As a LY-6/Thy-1 family of cell surface antigens, prostate stem cell antigen (PSCA) gene is located on chromosome 8q24.2 containing 464 SNPs, and the PSCA protein is a 123-amino-acid cell membrane glycoprotein, which encodes a PSCA protein that is reported as a cell surface marker [7]. Compared to the normal tissues, PSCA is further up-regulated in prostate cancer tissue, and which is also found in several other cancers, including pancreatic cancer and gallbladder cancer [8–10]. Moreover, as the most extensively studied SNPs in the PSCA gene, rs2294008 C>T and rs2976392 G>A are shown to be associated with increased risk of bladder and stomach cancers [11, 12]. However, there is no obvious evidence for the role of PSCA in carcinogenesis. Thus, it was hypothesized that PSCA gene polymorphisms were likely to play an vital role in carcinogenesis.

In recent years, several studies have been widely investigated the possible association between the PSCA polymorphisms and risk of cancer.
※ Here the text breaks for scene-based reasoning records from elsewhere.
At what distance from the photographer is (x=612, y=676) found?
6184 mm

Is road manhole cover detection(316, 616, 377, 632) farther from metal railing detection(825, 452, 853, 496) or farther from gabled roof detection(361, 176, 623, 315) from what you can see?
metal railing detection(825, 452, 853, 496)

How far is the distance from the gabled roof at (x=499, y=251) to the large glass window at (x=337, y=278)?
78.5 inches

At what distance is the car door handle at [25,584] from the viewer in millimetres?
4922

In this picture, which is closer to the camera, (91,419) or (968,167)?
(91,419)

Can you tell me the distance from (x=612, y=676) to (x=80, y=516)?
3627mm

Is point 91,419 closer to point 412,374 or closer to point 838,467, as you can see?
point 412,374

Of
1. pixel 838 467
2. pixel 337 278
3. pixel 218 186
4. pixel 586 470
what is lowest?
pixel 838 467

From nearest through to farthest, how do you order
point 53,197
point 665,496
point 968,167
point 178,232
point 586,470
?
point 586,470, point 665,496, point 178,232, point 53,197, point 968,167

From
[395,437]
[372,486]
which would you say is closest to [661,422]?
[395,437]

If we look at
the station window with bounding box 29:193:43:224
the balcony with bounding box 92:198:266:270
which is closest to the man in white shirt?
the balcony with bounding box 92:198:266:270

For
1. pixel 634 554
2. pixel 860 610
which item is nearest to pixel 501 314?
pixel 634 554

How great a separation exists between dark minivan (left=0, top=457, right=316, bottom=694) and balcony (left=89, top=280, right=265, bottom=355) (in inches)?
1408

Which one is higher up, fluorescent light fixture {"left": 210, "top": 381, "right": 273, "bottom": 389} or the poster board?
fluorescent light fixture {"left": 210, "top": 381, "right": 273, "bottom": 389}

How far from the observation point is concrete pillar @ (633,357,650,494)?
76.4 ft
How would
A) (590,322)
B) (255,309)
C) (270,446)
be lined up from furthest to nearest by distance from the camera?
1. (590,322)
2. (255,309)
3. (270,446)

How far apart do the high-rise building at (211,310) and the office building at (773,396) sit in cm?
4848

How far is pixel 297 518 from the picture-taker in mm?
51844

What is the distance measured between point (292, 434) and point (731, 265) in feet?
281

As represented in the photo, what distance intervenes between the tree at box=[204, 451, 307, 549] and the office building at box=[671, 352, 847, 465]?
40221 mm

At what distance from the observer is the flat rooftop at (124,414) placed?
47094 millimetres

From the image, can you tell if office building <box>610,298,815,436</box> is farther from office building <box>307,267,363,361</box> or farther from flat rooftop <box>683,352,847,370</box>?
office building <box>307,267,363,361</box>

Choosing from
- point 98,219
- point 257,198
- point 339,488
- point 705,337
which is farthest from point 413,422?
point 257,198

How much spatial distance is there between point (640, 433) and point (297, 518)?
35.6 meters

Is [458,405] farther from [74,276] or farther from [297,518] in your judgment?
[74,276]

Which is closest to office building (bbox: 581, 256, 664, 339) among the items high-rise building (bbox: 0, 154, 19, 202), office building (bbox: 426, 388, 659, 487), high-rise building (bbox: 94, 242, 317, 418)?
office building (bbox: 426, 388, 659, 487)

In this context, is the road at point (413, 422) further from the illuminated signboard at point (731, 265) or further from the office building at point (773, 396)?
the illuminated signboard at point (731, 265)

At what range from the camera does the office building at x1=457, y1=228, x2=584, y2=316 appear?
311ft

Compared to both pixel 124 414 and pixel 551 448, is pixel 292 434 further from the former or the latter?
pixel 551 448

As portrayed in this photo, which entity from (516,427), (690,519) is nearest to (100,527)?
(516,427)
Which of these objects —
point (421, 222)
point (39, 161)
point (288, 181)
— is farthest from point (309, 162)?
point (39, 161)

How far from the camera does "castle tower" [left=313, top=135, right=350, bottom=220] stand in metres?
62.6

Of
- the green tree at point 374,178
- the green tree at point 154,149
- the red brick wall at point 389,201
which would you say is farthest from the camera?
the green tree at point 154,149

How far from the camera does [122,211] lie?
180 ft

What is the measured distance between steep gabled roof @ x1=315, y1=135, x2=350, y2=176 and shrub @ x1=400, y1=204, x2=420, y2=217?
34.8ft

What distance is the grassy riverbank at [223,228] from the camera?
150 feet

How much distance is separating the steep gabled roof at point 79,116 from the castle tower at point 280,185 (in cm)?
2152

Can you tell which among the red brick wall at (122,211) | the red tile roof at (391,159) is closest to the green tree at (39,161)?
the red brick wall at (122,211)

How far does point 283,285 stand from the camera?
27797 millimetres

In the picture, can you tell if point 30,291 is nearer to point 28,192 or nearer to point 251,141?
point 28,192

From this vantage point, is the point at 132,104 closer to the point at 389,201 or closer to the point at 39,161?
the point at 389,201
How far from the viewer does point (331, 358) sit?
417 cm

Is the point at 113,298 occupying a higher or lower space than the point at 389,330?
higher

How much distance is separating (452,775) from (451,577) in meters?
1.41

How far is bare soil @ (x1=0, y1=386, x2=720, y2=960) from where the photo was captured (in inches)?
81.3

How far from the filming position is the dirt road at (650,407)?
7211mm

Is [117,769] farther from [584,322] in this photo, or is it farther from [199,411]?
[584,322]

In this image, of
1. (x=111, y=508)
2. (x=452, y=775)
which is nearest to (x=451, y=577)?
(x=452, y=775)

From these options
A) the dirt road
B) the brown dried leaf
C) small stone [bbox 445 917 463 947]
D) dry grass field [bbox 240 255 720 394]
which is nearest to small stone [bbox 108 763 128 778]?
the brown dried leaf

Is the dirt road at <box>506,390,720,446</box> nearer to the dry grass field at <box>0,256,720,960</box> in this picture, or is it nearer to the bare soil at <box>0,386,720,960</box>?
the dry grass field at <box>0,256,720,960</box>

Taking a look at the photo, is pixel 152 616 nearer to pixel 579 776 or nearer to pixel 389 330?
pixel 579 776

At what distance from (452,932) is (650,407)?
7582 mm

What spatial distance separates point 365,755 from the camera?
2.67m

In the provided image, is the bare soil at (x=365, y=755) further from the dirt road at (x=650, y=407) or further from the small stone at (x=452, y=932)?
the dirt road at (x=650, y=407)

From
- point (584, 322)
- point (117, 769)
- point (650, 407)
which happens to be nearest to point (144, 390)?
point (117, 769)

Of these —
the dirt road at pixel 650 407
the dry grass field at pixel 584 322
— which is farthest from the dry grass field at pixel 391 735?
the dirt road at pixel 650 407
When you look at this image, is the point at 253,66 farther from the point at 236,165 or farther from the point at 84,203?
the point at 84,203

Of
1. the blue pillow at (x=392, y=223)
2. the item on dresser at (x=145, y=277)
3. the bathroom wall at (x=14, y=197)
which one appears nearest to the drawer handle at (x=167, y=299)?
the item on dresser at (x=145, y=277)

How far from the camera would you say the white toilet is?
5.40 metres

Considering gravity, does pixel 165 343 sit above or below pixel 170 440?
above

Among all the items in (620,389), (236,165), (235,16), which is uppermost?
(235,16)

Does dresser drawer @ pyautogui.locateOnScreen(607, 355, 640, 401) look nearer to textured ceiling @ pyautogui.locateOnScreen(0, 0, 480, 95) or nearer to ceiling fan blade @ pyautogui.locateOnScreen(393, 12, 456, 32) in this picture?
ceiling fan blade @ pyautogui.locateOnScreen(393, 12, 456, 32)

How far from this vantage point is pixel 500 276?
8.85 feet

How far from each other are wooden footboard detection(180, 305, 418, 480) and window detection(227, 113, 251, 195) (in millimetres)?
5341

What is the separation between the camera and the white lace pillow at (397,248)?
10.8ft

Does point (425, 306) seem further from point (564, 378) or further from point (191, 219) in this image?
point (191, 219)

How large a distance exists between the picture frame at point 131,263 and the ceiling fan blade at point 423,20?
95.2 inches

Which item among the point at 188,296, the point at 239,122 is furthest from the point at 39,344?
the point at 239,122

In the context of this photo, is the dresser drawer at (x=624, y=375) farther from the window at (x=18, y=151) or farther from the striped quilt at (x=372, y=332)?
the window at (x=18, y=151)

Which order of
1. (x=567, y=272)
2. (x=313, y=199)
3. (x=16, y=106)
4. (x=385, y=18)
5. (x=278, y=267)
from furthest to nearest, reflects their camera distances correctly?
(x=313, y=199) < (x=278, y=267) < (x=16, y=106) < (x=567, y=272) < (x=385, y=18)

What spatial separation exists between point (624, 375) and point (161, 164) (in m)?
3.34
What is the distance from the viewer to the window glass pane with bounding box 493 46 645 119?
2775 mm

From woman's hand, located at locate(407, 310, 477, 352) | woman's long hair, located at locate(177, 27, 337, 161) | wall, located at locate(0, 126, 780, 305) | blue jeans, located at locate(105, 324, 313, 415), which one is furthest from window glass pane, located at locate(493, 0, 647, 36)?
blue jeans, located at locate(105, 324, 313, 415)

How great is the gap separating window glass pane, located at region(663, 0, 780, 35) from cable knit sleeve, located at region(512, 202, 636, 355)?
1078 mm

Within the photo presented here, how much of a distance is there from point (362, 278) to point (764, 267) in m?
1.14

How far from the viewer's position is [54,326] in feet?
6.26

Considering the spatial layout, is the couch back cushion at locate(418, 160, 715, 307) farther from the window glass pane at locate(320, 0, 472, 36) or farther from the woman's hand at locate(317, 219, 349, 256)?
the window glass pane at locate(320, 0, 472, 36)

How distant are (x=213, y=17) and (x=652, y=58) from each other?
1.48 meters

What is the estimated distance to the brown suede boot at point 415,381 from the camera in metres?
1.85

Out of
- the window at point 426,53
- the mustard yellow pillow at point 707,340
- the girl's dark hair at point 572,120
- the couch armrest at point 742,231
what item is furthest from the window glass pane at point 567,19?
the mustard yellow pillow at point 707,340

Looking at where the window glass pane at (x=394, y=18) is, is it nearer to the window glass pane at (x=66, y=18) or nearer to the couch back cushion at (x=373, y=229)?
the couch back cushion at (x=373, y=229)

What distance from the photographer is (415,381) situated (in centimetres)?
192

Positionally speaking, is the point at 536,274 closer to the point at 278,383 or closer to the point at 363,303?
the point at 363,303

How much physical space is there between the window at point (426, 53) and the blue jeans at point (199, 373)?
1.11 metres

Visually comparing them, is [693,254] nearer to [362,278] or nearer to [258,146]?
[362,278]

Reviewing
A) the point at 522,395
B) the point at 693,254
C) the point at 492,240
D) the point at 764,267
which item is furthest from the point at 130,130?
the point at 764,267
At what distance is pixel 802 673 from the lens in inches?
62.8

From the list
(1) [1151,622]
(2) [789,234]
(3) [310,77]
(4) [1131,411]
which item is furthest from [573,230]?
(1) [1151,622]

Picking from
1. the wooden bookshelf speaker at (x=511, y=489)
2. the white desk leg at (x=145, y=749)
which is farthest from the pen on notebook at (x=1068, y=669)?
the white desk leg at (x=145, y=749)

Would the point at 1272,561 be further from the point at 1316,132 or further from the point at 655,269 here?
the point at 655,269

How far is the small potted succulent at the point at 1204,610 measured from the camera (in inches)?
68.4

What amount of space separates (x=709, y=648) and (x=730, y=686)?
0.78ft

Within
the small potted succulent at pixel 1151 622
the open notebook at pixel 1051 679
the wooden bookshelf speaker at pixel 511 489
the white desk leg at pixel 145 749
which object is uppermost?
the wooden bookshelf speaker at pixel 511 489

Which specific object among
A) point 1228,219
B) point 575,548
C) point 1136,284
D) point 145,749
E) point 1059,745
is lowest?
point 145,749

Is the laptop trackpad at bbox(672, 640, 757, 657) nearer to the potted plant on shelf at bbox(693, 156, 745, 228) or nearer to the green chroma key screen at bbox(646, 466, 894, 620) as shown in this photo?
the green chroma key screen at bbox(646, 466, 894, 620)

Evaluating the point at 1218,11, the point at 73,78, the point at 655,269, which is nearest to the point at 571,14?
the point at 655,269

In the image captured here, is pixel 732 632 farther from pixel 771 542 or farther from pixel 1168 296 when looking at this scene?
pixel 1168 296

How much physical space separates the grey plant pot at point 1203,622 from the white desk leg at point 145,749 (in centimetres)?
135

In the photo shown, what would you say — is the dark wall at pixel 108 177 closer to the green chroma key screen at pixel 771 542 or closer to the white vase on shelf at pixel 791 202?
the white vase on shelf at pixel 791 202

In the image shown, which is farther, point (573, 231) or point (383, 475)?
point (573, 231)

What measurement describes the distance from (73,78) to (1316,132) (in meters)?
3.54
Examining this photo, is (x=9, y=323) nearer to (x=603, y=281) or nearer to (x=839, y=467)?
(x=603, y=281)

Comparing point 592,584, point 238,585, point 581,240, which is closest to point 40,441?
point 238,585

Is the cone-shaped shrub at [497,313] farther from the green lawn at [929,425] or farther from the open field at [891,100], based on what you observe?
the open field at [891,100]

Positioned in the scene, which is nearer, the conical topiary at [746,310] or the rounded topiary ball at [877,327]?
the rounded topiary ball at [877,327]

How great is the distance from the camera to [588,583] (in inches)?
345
For instance, Qiu et al. [13] demonstrated that the PSCA rs2294008 T alleles was risk factors for gastric cancer in this eastern Chinese population. However, Mou et al. [19] found that PSCA rs2294008 polymorphism possessed no difference/association with gastric cancer risk among cases and controls. Hence, we cannot definitively declare that the observed association between PSCA polymorphisms and risk of cancer. So, we aimed to conduct a meta-analysis including all accessible case-control studies to reconcile all the discordant results to systematically clarify the role of these SNPs in susceptibility to cancer. Additionally, lack of further research in trial sequential analysis (TSA) prevented comprehensive understanding of the association between PSCA polymorphisms and cancer susceptibility in some previous meta-analyses. Hence, with this in mind, we conducted the present meta-analysis and TSA to critically evaluate the association between PSCA rs2294008 C>T and rs2976392 G>A polymorphisms and cancer risk and clarify whether the evidence for the results was sufficient.

RESULTS

Studies characteristics

A total of 41 case-control studies were found to fulfill the eligibility criteria for the current meta-analysis of the PSCA rs2294008 and rs2976392 with cancer risk including 34,764 patients and 43,309 controls [11–48], and the detailed characteristics of individual studies included were listed in Table 1. Besides, the distribution of genotypes in the controls was consistent between Hardy-Weinberg equilibrium (HWE) in all involved studies except two articles [13, 37]. Figure 1 showed the flowchart of literature search and selection process.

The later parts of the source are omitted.